Article

Parameter-sweeping an EMA–ATR breakout with ADX filter in VectorBT

This article demonstrates how to find the best parameters for a strategy. The workflow is: download data, build a parameter grid, generate signals, backtest with vectorbt, rank results, and visualize a Sharpe heatmap. Code blocks are complete, runnable, and kept simple.

What the strategy is doing

The strategy used here is an EMA-ATR breakout with ADX trend strength filters. The logic combines three ideas:

EMA baseline
An exponential moving average acts as a dynamic reference level.

ATR-based breakout
A long entry triggers when price closes above EMA + ATR * multiplier. This scales the breakout distance with volatility.

ADX trend-strength filter
Entry requires ADX above an “entry threshold” to avoid weak-trend breakouts. Exit triggers either on mean-reversion (close below EMA) or ADX falling below an “exit threshold”.

Data download and alignment

The most common gotcha is index alignment across OHLC series. The safest approach is to intersect indices, then reindex everything to that shared index.

import numpy as np
import pandas as pd
import vectorbt as vbt

SYMBOL = "ETH-USD"
START = "2025-01-01"

== Data lines ==
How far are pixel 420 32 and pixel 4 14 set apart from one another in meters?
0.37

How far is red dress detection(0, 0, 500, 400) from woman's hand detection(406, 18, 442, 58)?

== Objectives ==
[a] For the article on the EMA–ATR breakout strategy, decide whether each statement agrees with it. Answer yes or no for each and quote the deciding words.
(i) A long entry needs the close to be above EMA + ATR * multiplier.
(ii) A position is exited only when ADX drops below the exit threshold.
(iii) Index alignment across OHLC series is called the most common gotcha.
[b] Write the next part of the article on the EMA–ATR breakout strategy in VectorBT, picking up right after its final line.
The data can be set aside; only the article on the EMA–ATR breakout strategy matters here.

== Written answers ==
[a]
(i) Yes: "A long entry triggers when price closes above EMA + ATR * multiplier."
(ii) No: "Exit triggers either on mean-reversion (close below EMA) or ADX falling below an “exit threshold”."
(iii) Yes: "The most common gotcha is index alignment across OHLC series."

[b]
END = None

data = vbt.YFData.download(SYMBOL, start=START, end=END)

close = data.get("Close").dropna()
high = data.get("High").dropna()
low = data.get("Low").dropna()

idx = close.index.intersection(high.index).intersection(low.index)
close = close.loc[idx]
high = high.loc[idx]
low = low.loc[idx]

Parameter grid

A grid search is just a structured way to test many combinations consistently. Keep ranges realistic to control compute time.

ema_range = range(10, 81, 5)

atr_period_range = [10, 14, 20, 28]
atr_mult_range = [0.5, 1.0, 1.5, 2.0]

adx_period_range = [10, 14, 20, 28]
adx_entry_range = [20, 25, 30]
adx_exit_range = [15, 20, 25]

Indicator computation

Compute EMA for all EMA windows at once using vbt.MA.run, and compute ATR/ADX via TA-Lib wrappers. For TA-Lib indicators, you often receive a DataFrame even for a single input; convert to Series when needed.

ema_all = vbt.MA.run(close, window=list(ema_range), ewm=True).ma

atr_if = vbt.IndicatorFactory.from_talib("ATR")
adx_if = vbt.IndicatorFactory.from_talib("ADX")

atr_all = {}
for ap in atr_period_range:
    a = atr_if.run(high, low, close, timeperiod=ap).real
    if isinstance(a, pd.DataFrame):
        a = a.iloc[:, 0]
    atr_all[ap] = a.reindex(idx)

adx_all = {}
for dp in adx_period_range:
    a = adx_if.run(high, low, close, timeperiod=dp).real
    if isinstance(a, pd.DataFrame):
        a = a.iloc[:, 0]
    adx_all[dp] = a.reindex(idx)

Signal generation over the full grid

Build one boolean Series per parameter set, then combine into DataFrames where each column is one configuration. Using a MultiIndex for columns makes grouping and heatmaps straightforward.

entries = {}
exits = {}

for e in ema_range:
    ema = ema_all[e]
    if isinstance(ema, pd.DataFrame):
        ema = ema.iloc[:, 0]
    ema = ema.reindex(idx)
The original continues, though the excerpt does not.